Biff suggests to Happy that they go west, to live authentically in the great outdoors; but though Happy agrees, he first wants to prove himself: “I gotta show some of those pompous, self-important executives over there that Hap Loman can make the grade. I want to walk in the store the way [the manager] walks in.” We know that he will devote his whole life to this worthless ambition, which in the end will embitter him whether he succeeds or fails.
Willy Loman seals his own misery, as it were, when he says of Biff’s directionless existence: “Biff Loman is lost. In the greatest country in the world a young man with such—personal attractiveness gets lost.” But if Biff is in the greatest country in the world, and could therefore have whatever he liked, so too could Willy. In a democratic meritocracy where success is worshipped as a god, failures such as he have few psychological defenses left to them. Willy has reached the time of life when his failure is unmistakably clear and irreversible. Disappointment and self-loathing, Miller implies, are the inescapable reverse of the coin of success. But even had he been successful according to his own criteria, he would not have been satisfied because of the shallowness of his criteria, which are those of the American dream.
This is not to say that a society in which everyone occupied precisely the place ascribed to him by birth—hardly possible in the modern world in any case—would be better, even though it would avoid bouyant America’s particular categories of success and failure. It would have other miseries; and the demand for the establishment of a meritocracy would soon arise in such a society, which would bring in its train the pains of failure as well as the pleasures (and disappointments) of success.
Both Williams and Miller took pains to draw attention to the existential limitations of human life, to which the American dream is not, in their view, an adequate response. The fact that there is not a better one, deep religious conviction aside (which most Americans do not have, polls of belief in God and church attendance notwithstanding), only makes matters worse. It is therefore natural that these existential limitations should have been pointed out by acute and reflective writers precisely at a time of general optimism, for when palpable dissatisfactions arise from specific circumstances—war, economic depression, epidemics and so forth—the illusion is possible that, once the circumstances improve, life will become free of dissatisfactions. It never will, of course, which is perhaps why the best of times, as some writer once said, can also be the worst of times. It is bitter indeed to come close enough to bliss to smell it but not to taste it.

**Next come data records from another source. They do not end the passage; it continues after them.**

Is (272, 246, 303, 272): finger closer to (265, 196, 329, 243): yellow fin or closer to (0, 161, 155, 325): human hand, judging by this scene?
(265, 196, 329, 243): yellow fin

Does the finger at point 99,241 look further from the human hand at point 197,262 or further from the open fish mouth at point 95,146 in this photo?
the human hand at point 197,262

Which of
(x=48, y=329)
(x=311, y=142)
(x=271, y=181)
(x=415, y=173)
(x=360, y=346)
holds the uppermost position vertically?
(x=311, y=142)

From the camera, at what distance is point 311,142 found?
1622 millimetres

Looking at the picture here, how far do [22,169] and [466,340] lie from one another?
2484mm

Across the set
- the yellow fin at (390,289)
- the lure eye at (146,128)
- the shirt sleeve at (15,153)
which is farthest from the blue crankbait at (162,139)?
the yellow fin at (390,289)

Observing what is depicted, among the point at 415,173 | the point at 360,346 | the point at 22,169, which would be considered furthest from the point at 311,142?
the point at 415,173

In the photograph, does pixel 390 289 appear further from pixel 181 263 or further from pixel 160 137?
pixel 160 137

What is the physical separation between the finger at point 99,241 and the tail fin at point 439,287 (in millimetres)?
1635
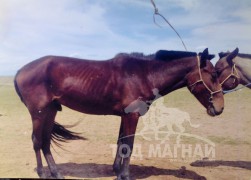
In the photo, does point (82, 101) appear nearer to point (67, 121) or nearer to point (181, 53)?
point (181, 53)

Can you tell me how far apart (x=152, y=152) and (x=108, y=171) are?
3.22 feet

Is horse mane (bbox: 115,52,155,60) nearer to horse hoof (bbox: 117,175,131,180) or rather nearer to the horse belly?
the horse belly

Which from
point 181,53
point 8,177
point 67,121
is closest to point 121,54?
point 181,53

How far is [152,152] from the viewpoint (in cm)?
482

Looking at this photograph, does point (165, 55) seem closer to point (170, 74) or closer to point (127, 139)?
point (170, 74)

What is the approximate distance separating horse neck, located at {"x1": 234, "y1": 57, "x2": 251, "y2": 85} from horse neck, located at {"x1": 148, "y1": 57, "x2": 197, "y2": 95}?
2.82 feet

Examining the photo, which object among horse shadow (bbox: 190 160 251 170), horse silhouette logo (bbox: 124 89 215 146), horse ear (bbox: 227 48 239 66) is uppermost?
horse ear (bbox: 227 48 239 66)

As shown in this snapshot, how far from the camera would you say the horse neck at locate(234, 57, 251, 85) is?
4.17 m

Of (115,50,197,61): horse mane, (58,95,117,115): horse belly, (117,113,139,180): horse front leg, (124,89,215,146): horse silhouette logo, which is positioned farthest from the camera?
(124,89,215,146): horse silhouette logo

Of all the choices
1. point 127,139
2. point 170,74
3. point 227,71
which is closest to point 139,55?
point 170,74

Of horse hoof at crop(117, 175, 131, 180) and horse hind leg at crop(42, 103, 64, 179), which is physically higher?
horse hind leg at crop(42, 103, 64, 179)

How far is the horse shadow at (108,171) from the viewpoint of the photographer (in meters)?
3.97

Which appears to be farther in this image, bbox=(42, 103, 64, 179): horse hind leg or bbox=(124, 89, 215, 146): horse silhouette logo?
bbox=(124, 89, 215, 146): horse silhouette logo

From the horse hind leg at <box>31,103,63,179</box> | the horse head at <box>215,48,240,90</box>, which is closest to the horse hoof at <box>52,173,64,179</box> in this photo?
the horse hind leg at <box>31,103,63,179</box>
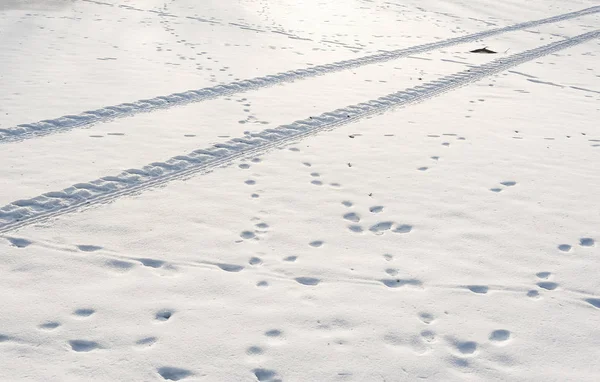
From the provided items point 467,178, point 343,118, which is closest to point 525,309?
point 467,178

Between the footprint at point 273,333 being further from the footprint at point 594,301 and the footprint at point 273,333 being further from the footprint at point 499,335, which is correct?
the footprint at point 594,301

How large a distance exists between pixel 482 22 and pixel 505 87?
6.39 meters

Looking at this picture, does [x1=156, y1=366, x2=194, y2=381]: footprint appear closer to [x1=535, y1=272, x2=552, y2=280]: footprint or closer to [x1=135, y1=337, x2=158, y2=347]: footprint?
[x1=135, y1=337, x2=158, y2=347]: footprint

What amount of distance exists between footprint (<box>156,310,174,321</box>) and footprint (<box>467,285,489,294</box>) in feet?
6.91

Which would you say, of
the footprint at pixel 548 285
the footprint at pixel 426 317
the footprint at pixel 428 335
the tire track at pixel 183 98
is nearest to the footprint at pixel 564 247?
the footprint at pixel 548 285

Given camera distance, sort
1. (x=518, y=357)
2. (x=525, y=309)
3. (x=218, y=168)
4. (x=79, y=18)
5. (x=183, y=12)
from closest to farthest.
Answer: (x=518, y=357) < (x=525, y=309) < (x=218, y=168) < (x=79, y=18) < (x=183, y=12)

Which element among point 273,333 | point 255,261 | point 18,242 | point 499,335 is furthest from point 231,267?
point 499,335

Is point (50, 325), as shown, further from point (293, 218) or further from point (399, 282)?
point (399, 282)

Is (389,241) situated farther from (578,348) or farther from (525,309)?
(578,348)

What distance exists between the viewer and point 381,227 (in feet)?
18.0

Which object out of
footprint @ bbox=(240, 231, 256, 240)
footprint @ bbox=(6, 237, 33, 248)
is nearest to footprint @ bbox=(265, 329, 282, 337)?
footprint @ bbox=(240, 231, 256, 240)

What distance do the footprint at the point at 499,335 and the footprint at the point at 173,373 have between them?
1900 mm

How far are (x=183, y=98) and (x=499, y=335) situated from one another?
5.83 m

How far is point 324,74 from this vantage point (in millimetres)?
10469
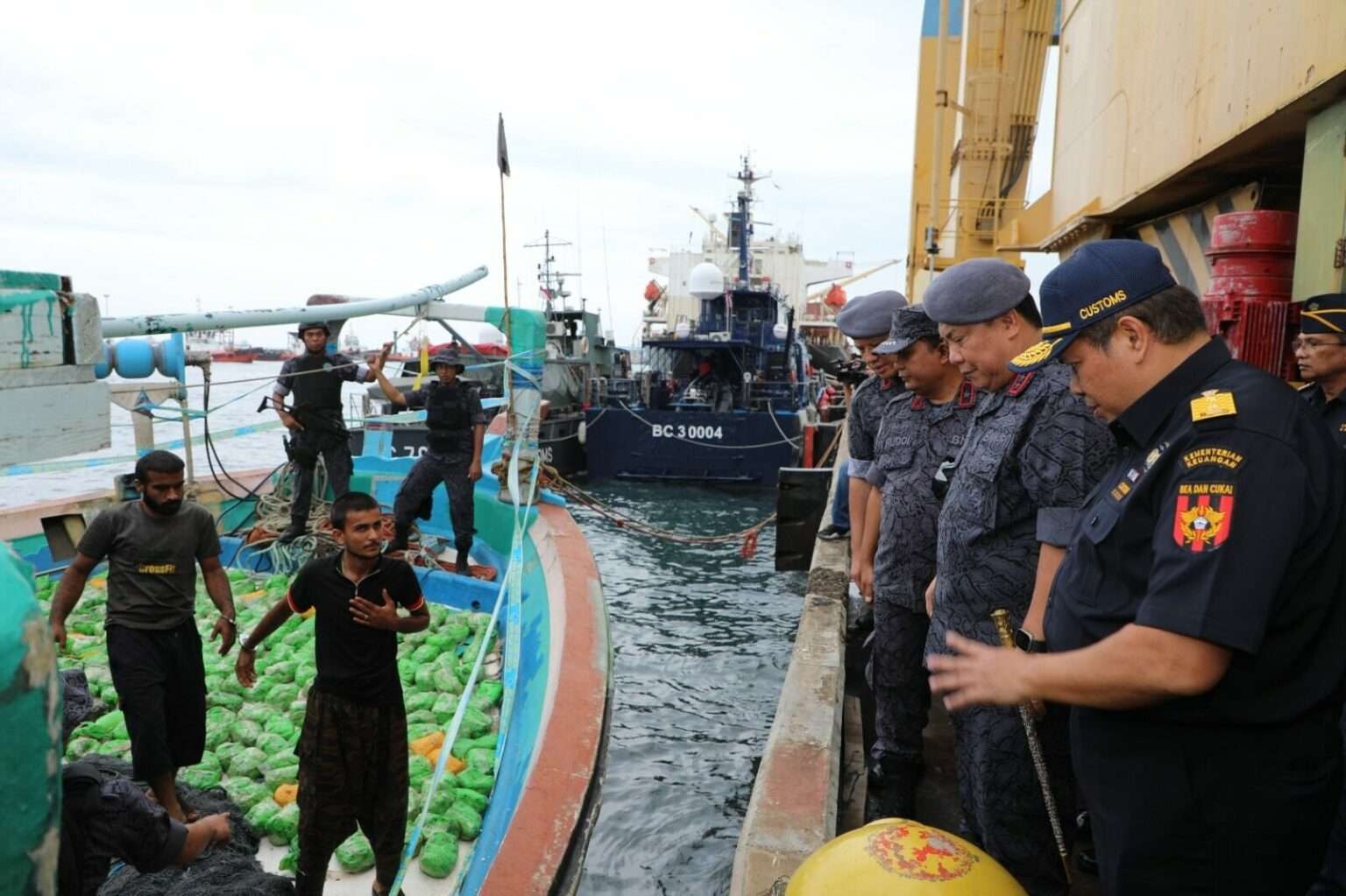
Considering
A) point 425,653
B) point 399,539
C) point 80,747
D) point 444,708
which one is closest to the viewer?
point 80,747

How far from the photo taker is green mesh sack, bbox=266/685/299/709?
16.6 ft

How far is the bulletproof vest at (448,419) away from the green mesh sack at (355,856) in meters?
3.73

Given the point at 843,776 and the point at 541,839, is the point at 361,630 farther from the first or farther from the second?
the point at 843,776

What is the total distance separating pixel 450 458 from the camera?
7078 millimetres

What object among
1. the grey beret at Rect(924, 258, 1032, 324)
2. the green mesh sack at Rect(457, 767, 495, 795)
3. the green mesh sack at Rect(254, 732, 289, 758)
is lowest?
the green mesh sack at Rect(457, 767, 495, 795)

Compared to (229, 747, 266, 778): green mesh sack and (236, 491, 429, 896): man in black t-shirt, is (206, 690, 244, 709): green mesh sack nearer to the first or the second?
(229, 747, 266, 778): green mesh sack

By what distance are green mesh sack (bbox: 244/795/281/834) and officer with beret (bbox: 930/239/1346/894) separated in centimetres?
351

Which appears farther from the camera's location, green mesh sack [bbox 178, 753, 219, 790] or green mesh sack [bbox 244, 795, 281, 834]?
green mesh sack [bbox 178, 753, 219, 790]

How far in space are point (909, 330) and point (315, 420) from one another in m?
5.34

Doctor Johnson had it right:
Life is not long, and too much of it should not be spent in idle deliberation how it shall be spent: deliberation, which those who begin it by prudence, and continue it with subtlety, must, after long expense of thought, conclude by chance. To prefer one mode of life to another, upon just reasons, requires faculties which it has not pleased our Creator to give us.
But how do we translate such theoretical wisdom into practice? (Not by attending the great plays of Williams and Miller, to be sure. But who would want to miss them?) Perhaps it is enough to know that if good times need not make us happy, bad times need not make us despair. There is energy and opportunity, after all, in crisis and even in fear. As anyone who has faced danger can tell you, it has the merit of obliterating for a time the existential questions that torment but have no answer. That, after all, is why war correspondents often become war-junkies, not playwrights.